Table 1 Baseline characteristics of participants grouped by with or without a history of GDM

Characteristics of female participants with a history of GDM grouped by Prediabetes Status

Based on the findings presented in Table 1, female participants with a history of GDM exhibited a higher prevalence of prediabetes. To further explore this association, we analyzed the characteristics of these females stratified by prediabetes status. Out of 126 female participants with a history of GDM, 16 were diagnosed with prediabetes. Compared to those without prediabetes, females with prediabetes were more likely to have hypertension (37.5% vs. 13.6%) and thyroid disorders (25.0% vs. 5.5%). Additionally, they reported shorter sedentary activity times (240.00 (150.00, 360.00) vs. 390.00 (240.00, 540.00) minutes) (all P < 0.05, Table S3).

It is noteworthy that females with prediabetes had higher Dietary Inflammatory Index (DII) scores compared to those without prediabetes (2.75 (1.27, 3.42) vs. 1.59 (0.44, 2.81)). Specifically, females with prediabetes exhibited higher scores in Vitamin B6 (0.03 ± 0.15 vs. -0.09 ± 0.16) and Vitamin E (0.38 (0.05, 0.42) vs. 0.23 (-0.05, 0.38)) (all P < 0.05, Table 2).

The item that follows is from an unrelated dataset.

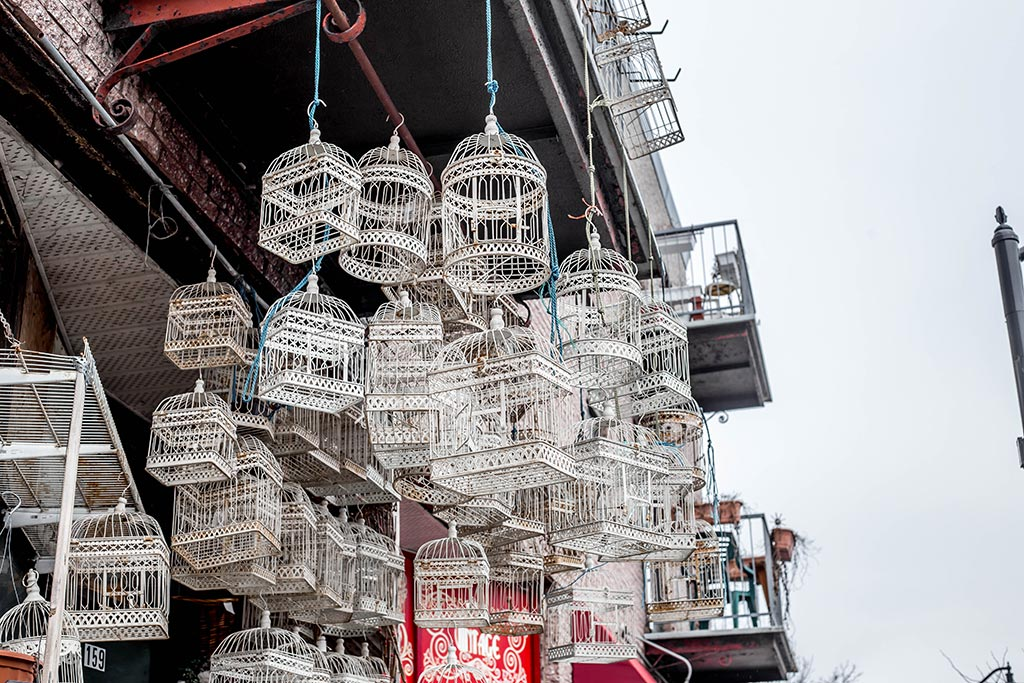 Hanging birdcages at Dragon Flowers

Furthermore, we conducted a comparative analysis of complete blood count (CBC) components among female participants with a history of GDM stratified by prediabetes status. The results revealed that females with prediabetes had higher mean platelet volume (8.40 (8.00, 9.00) vs. 8.05 (7.15, 8.55)) (P < 0.05, Table 3).

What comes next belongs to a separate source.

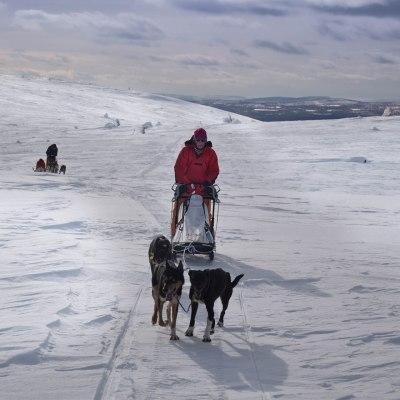 Abenteuer schwedisch Lappland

Table 2 Comparison of dietary intake of each DII component between female participants with a history of GDM grouped by prediabetes status
Table 3 Comparison of each component of complete blood cell count (CBC) between female participants with a history of GDM grouped by prediabetes status

Association between DII and prediabetes in female participants with a history of GDM

We conducted a multivariable logistic regression analysis to explore the association between DII and prediabetes in female participants with a history of GDM. We observed that higher DII scores were correlated with prediabetes in this cohort. When analyzed as a continuous variable, DII showed a positive correlation with prediabetes. In the unadjusted logistic regression model, the odds ratio (OR) was 1.68 (95% confidence interval [CI]: 1.09–2.59). After adjusting for confounding factors, including age, race, BMI, history of macrosomia, age at menarche, marital status, education level, smoking, drinking, hypertension, sedentary activity time, thyroid issues, and mean platelet volume, the fully adjusted Model 2 indicated that DII remained significantly associated with prediabetes (OR: 1.97; 95% CI: 1.03–3.77) (Table 4). When considered as categorical variables, individuals with Medium DII (OR: 28.67; 95% CI: 1.34-614.39) and High DII (OR: 36.40; 95% CI: 1.71-772.83) showed a significantly higher risk of prediabetes compared to those with Low DII (Table 4).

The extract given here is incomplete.